Senkung des Gewinnsteuersatzes und Verzicht auf eine zinsbereinigte Gewinnsteuer
Als zentraler Punkt der kantonalen Reform soll der effektive Gewinnsteuersatz (Bund, Kanton, Gemeinde und Kirche) auf unter 14 Prozent gesenkt werden. Von diesen Entlastungen profitieren die meisten Baselbieter Unternehmen und somit insbesondere auch die Baselbieter KMU. Zudem plant der Regierungsrat, den Kapitalsteuersatz (Kanton, Gemeinde und Kirche) zu senken. Den Verzicht auf eine zinsbereinigte Gewinnsteuer im Vorschlag des Bundesrates begrüsst der Regierungsrat. 

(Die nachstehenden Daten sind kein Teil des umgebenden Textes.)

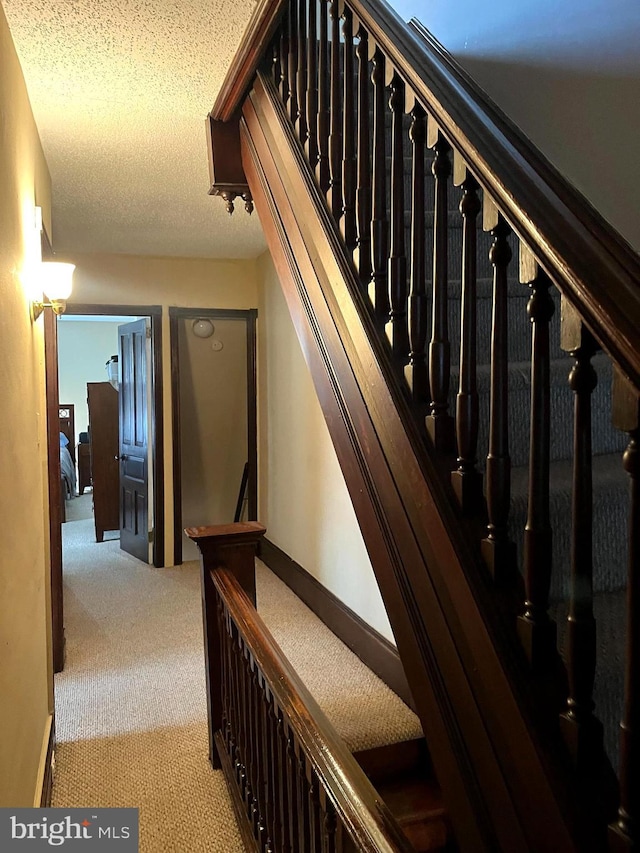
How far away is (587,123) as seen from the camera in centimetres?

Mehr Flexibilität bei der Dividendenbesteuerung
Gemäss der Vorlage des Bundes zur SV17 soll die Dividendenbesteuerung für qualifizierte Beteiligungen erhöht werden. Solche Dividendeneinkünfte sollen demnach zu 70 Prozent (Bund) bzw. zu mindestens 70 Prozent (Kanton) besteuert werden. Diesen Punkt beurteilt der Regierungsrat als kritisch. Er wird sich dafür einsetzen, dass die Dividendenbesteuerung auf kantonaler Ebene fle-xibler ausgestaltet werden kann und für die Kantone ein grösserer Handlungsspielraum bleibt. 

Höherer Anteil an der direkten Bundessteuer für die Kantone
Die Vernehmlassungsvorlage zur SV17 sieht einen Anteil an der direkten Bundessteuer für die Kantone von 20.5 Prozent vor. Der Regierungsrat wird sich für den ursprünglich in der Vorlage zur Unternehmenssteuerreform III (USR III) vorgesehenen höheren Kantonsanteil an der direkten Bundessteuer von 21.2
Prozent einsetzen. 

Fahrplan für die Umsetzung
Die Vernehmlassung zur Vorlage des Bundes dauert bis zum 6. Dezember 2017. Parallel dazu hat der Regierungsrat nun die strategische Ausrichtung für die Umsetzung im Kanton Basel-Landschaft festgelegt. Diese Ausrichtung bildet die Grundlage zur Ausarbeitung der kantonalen Vorlage zur Umsetzung der SV17, welche neben anderem auch die finanziellen Auswirkungen für Kanton, Gemeinden und Landeskirchen aufzeigen wird. Die Vernehmlassung zur Landratsvorlage ist für April 2018 geplant. Der Regierungsrat rechnet nach heutigem Wissensstand mit einem Inkrafttreten der SV17 im Kanton Basel-Landschaft auf den 1. Januar 2020. 

Die Gemeinden und die Landeskirchen werden rechtzeitig über den Stand der Arbeiten informiert. Mit der Baselbieter Wirtschaft befindet sich der Regierungsrat im ständigen Dialog. Weitere Gespräche finden in den kommenden Wochen statt.